Jakarta, CNBC Indonesia - Otoritas Jasa Keuangan (OJK) sedang mempersiapkan proses perizinan penetapan kelembagaan perusahaan induk konglomerasi keuangan (PIKK). Langkah ini sebagai tindak lanjut dari POJK 30 tahun 2024 tentang konglomerasi keuangan dan PIKK.
"Kami sedang memproses perizinan penetapan kelembagaan perusahaan induk konglomerasi keuangan PIKK sebagai tindak lanjut POJK 30 2024 tentang konglomerasi keuangan dan PIKK, serta menyusun RPOJK penerapan tata kelola terintegrasi PIKK," ujar Ketua DK OJK, Mahendra Siregar, dalam press conference RDK OJK, Selasa (8/7/2025).
Mahendra sebelumnya menjelaskan bahwa RPOJK tersebut diterbitkan sebagai turunan atas mandat Pengembangan dan Penguatan Sektor Keuangan (UU P2SK). Ia menjelaskan perbedaan aturan ini dengan POJK 45 2020 terkait konglomerasi keuangan adalah perluasan dari anggota konglomerasi.
Dengan RPOJK ini, nantinya perusahaan pembiayaan, perusahaan efek, modal ventura, perusahaan peer to peer lending (p2p), perusahaan penjaminan, asuransi dan lain-lain dapat menjadi anggota konglomerasi keuangan.

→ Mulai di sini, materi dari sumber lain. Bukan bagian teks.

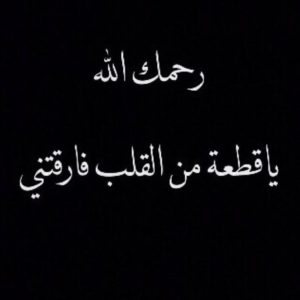 حالات واتس اب حزينة للميت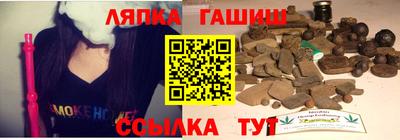 спиды Шебекино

Begitu juga dengan perusahaan non lembaga jasa keuangan (LJK) yang menunjang LJK dapat pula menjadi anggota konglomerasi keuangan.

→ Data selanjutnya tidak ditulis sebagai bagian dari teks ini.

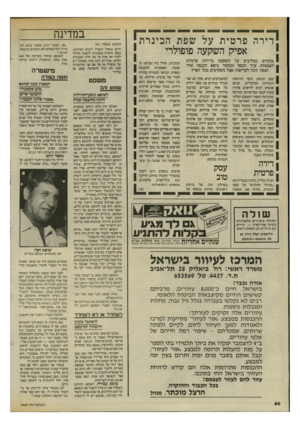 העולם הזה - גליון 2465 - 28 בנובמבר 1984 - עמוד 50 | דירה פרטית על שפת הכינרת 1 1 אפיק השקעה פופולרי מומחים ממליצים על השקעה בדירות פרטיות לאבטחת ערך הכסף וכמקור נושא הכנסה אזור הצפון זוכה לעדיפות אצל משקיעים מכל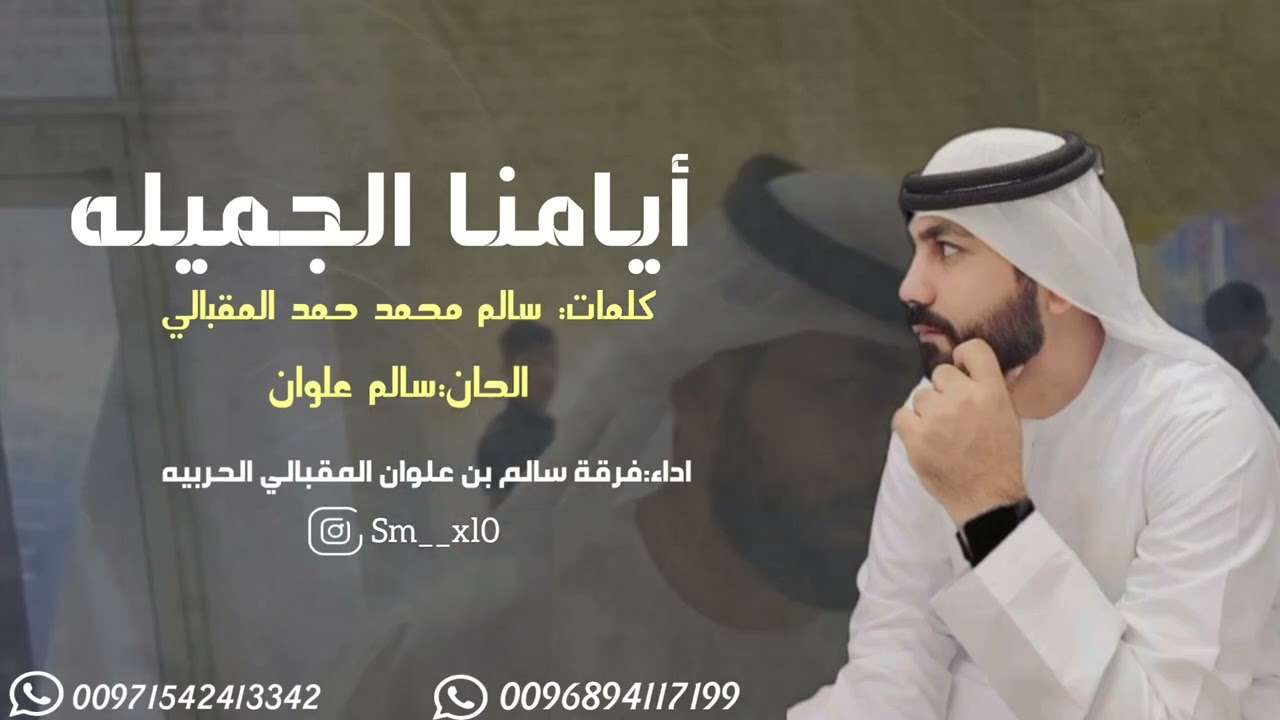 أيامنا الجميله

"Sebelumnya lembaga jasa keuangan yang menjadi anggota konglomerasi keuangan, hanya berupa bank perusahan asuransi atau reasuransi, perusahaan pembiayaan, dan persuahaan efek. Jadi terlihat cakupannya [RPOJK KK dan PIKK] lebih luas daripada POJK 45 sebelumnya," kata Mahendra dalam konferensi pers Rapat Dewan Komisioner Bulanan OJK secara virtual, Senin (13/5/2024).
Ia melanjutkan, konglomerasi keuangan dengan kriteria tertentu wajib bentuk PIKK, yang dapat berupa PIKK operasional. Yakni, badan hukum yang dimiliki oleh pemegang saham pengendali (PSP) atau pemegang saham perusahaan terbuka, yang selain melakukan kegiatan sebagai PIKK juga sebagai LJK.
Selain itu, juga dapat membentuk PIKK non operasional, yaitu badan hukum yang hanya melakukan kegiatan sebagai PIKK dan tidak sebagai LJK.
Mahendra melanjutkan, kriteria konglomerasi keuangan yang wajib membentuk PIKK dalam RPOJK ini, ditetapkan total aset dari seluruh LJK berjumlah lebih dari Rp100 triliun dan paling sedikit berada di dua sektor jasa keuangan yang berbeda. Kriteria lainnya, konglomerasi keuangan dengan total aset Rp20 triliun hingga Rp100 triliun yang beroperasi di paling sedikit tiga sektor jasa keuangan yang berbeda.
Lebih lanjut, Mahendra mengatakan otoritas dapat menetapkan konglomerasi keuangan yang tidak memiliki kedua kriteria sebelumnya, dapat dianggap sebagai konglomerasi keuangan dengan pertimbangan tertentu, dilihat dari segi kompleksitas dan interconnectedness.
Hal-hal lain dalam RPOJK tersebut adalah tentang tugas dan tanggung jawab PIKK dalam menyusun dan menetapkan startegi konglomerasi keuangan, tanggung jawab manajemen risiko, pengendalian internal, dan fungsi kepatuhan secara grup konglomerasi, kepengurusan PIKK dan rangkap jabatan dari PIKK, dan kewajiban dari PIKK untuk membentuk komite direksi, komisaris, satuan kerja, dan menyusun rencanan korporasi.
Selain itu juga ketentuan mengenai pengendalian PIKK terhadap anggota yang memiliki saham 50% atau kurang tapi memiliki pengendalian terhadap anggota dan aturan larangan kepemilikan silang.